Well the quick answer is, just about everything!
We add a teaspoon or so to a bechamel to make an instant mushroom sauce, to soups, casseroles and stews of all kinds to add an umami kick, to home made pastry for a mushroom pie, or to home made pasta….the list is almost endless. We’ve even tried it in a biscuit recipe from a Swedish friend. It was fun getting people to guess what the secret ingredient was! But our favourite so far has to be this Swedish seed crispbread, which also happens to be gluten free.
It’s really easy to make but keep an eye on it if your oven is getting a little unreliable heat wise like mine is.
Seed Crispbread with Porcini Powder
Set oven to 140/150°C depending on your oven.
Cover a baking tray (approx 30 x 40cm) with grease proof paper.
• 1 dl sesame seeds
• 1 dl pumpkin seeds
• 1 dl sunflower seeds
• 1 dl cornflour
• 1 heaped table spoon Get Funghi Porcini Powder
• 1/2 dl whole linseeds
• 1/2 teaspoon salt
• 1/2 dl rapeseed or olive oil
• 2 dl boiling water
Mix all the dry ingredients together, stir in the oil and then the boiling water. Let it stand and thicken for 15 minutes.

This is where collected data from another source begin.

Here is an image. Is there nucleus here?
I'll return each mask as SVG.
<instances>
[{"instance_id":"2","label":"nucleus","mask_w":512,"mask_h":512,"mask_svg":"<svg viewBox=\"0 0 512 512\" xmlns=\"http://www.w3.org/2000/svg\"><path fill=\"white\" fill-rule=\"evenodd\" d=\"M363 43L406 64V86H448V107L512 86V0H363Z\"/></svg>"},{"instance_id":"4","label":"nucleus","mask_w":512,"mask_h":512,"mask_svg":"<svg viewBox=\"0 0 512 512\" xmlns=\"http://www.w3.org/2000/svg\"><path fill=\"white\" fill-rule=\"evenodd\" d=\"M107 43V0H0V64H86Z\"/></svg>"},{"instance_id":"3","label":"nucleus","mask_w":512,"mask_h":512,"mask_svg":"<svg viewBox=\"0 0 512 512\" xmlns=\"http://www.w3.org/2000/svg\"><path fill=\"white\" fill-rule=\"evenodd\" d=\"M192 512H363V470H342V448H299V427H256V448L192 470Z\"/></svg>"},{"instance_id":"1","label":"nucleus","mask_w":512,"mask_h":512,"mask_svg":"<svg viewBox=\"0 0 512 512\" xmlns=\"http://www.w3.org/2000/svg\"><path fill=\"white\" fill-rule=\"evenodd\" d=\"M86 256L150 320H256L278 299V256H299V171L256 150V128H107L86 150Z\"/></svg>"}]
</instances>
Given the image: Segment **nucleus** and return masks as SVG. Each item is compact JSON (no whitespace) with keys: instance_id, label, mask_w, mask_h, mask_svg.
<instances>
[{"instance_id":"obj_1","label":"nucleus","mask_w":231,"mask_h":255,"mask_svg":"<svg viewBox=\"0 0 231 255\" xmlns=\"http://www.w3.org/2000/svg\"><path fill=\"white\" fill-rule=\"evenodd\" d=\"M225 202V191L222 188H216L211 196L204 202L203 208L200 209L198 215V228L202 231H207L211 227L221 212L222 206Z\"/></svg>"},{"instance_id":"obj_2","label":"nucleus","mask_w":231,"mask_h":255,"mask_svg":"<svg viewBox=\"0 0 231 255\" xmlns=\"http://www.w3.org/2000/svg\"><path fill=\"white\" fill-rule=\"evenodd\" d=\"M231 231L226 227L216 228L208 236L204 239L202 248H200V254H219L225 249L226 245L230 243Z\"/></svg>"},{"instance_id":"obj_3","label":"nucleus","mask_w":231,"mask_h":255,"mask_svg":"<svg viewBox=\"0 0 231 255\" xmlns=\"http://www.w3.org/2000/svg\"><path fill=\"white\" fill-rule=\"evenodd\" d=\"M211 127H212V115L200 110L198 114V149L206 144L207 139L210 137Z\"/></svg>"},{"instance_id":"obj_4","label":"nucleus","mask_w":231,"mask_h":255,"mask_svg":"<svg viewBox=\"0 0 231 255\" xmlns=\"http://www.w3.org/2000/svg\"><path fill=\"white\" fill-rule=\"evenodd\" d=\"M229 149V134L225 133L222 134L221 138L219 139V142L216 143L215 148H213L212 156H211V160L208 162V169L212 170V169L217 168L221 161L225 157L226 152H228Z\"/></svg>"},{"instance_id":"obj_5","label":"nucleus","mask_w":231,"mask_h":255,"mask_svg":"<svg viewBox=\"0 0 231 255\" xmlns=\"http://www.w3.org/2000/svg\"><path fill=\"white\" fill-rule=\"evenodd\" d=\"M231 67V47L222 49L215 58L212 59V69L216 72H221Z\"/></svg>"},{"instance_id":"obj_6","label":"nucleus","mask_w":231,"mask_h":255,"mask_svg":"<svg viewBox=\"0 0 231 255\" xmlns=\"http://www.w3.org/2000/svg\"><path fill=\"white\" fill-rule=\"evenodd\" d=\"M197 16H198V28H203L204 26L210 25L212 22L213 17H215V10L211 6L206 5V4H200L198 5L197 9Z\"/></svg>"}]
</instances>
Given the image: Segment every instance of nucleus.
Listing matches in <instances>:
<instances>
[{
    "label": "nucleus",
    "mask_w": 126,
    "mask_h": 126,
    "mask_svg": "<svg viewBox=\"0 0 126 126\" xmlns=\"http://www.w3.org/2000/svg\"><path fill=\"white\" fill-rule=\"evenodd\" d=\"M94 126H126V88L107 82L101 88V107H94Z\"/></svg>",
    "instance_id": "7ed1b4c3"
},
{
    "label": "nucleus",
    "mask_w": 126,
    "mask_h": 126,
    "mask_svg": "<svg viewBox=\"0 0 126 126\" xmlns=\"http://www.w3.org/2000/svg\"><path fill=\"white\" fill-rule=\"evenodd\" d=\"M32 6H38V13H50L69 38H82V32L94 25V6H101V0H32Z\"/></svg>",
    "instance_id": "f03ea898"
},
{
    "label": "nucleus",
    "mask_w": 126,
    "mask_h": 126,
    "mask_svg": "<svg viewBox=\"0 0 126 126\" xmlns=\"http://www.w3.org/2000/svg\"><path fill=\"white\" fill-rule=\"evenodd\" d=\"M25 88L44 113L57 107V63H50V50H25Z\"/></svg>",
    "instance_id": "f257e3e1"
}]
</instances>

Place in the middle of the greaseproof paper on the baking tray, cover with another piece and roll out thinly until it more or less fills the tray. Remove the top piece of greaseproof and bake for 30 – 50 minutes, depending on your oven.
Slide the crispbread on the greaseproof onto a rack and leave to cool. Break into pieces & keep in an airtight container if it doesn’t all get eaten straight away!